At my peak, I was riding up to five times a week. My debit card, however, was drowning — likely eating its own flesh to survive. I couldn’t recall the last time I left my apartment in something other than sneaker wedges and neon pink leggings, and I’d started to organize social plans around whatever class had bumped me in from the wait list.
I wore headbands.
And thus began my indoctrination into the sticky world of Fitness Cliques: the near-impenetrable groups of workout devotees, divided into crews by their preferred trend, cult-like classes.
Initiation usually occurs in 5 phases I like to call, “The Kool-Aid Test.”
Phase 1: You’re Offered a Drink at a Party
You’re idling by the water cooler — making small talk with nobody — when your co-worker Nancy walks up. She patiently waits for you to step aside so she can refill her Hydro Flast insulated stainless steel water bottle for the fourth time this morning: “Ugh, I just can’t get enough of this H2O! I’m super dehydrated from the underwater spin class I did this morning. Hey! You should come with. Tomorrow? Ricky is teaching! Madonna themed! I’m telling you Esther, my ass has never felt so good. “
Phase 2: You Take a Sip…
…Then chase it with another gulp of water. The chipper lady at the other end of the phone tells you that your first class is, surprise, FREE! Your dad always told you there was no such thing, but homegirl at SpinMermaid doesn’t seem like the type of gal who’d lie to you. You get through your first class despite wishing the earth would open up and swallow you whole at every sprint.

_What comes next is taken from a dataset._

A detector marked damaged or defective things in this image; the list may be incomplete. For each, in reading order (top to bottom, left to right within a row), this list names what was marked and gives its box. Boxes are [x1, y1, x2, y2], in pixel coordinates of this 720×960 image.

You feel good. The next day, your newfound gluts are sore enough to convince you that you need a well deserved, month-long sabbatical from fitness.
Phase 3: Then You Knock Back a Few too Many
There will be a week — it will creep up on you — that you’ll spend blackout drunk on fitness. A bender. It’ll start on a Sunday, when your actual hangover is so bad, you feel like the only alternative to death is exercise. You’ll go for a run. You’ll attend a spin class. You’ll use the yoga credit that your old college roommate gifted you for your birthday two years prior. Now flash forward to Friday and you’ve worked out five times. Your mom tells you your calves look good. You consider training for the NYC marathon. Go home Esther, you’re drunk.

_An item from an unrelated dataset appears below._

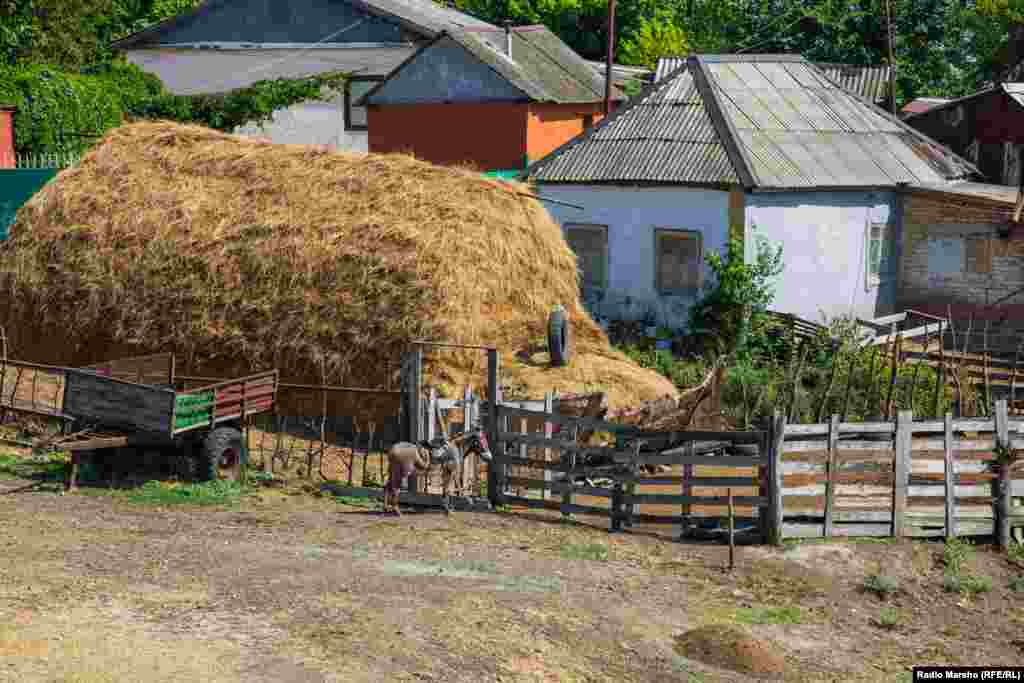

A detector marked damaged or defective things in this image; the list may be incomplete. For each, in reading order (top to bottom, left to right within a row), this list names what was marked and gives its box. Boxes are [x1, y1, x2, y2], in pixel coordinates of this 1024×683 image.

Phase 4: Your Tolerance Increases
You level off. You’re now exercising, say, three to five times a week. The girls at SpinMermaid know you by your fitness name, Number 5, which is what Ricky calls you when you go too easy on the resistance. You begin canceling happy hour plans with your friends to attend 6:30 classes. You lie and tell them you have to work late but not to worry, you’ll meet them at dinner. And by the way, can we go macrobiotic?
Phase 5: You Offer Someone a Drink at a Party
Essentially, you have become that dude from the Kool-Aid commercial. You are Mr. Kool-Aid. You get so excited about the prospect of recruiting new members to your fitness clique, you could jump through brick walls. You can’t resist the urge to proposition your unassuming coworkers at the water cooler. You tout the benefits of a Paleo diet and have grown a strange attraction to the caveman from the Geico commercial. You’re drunker than Hemingway in Havana, but way, way more fit.
I can vouch for the Kool-Aid test because I’ve been there. One minute H20 Nancy’s hunting you like the heedless antelope in the Savanna that you are and the next, you’ve turned into H20 Nancy.
Except you don’t eat red meat.
But let’s face it: come winter, fitness devotees will retire to their hibernation dens and the only thing to get silly drunk over will be gingerbread lattes. Nothing sobers up Mr. Kool-Aid like an oncoming polar vortex — until spring, that is, when crop-tops make their imminent return.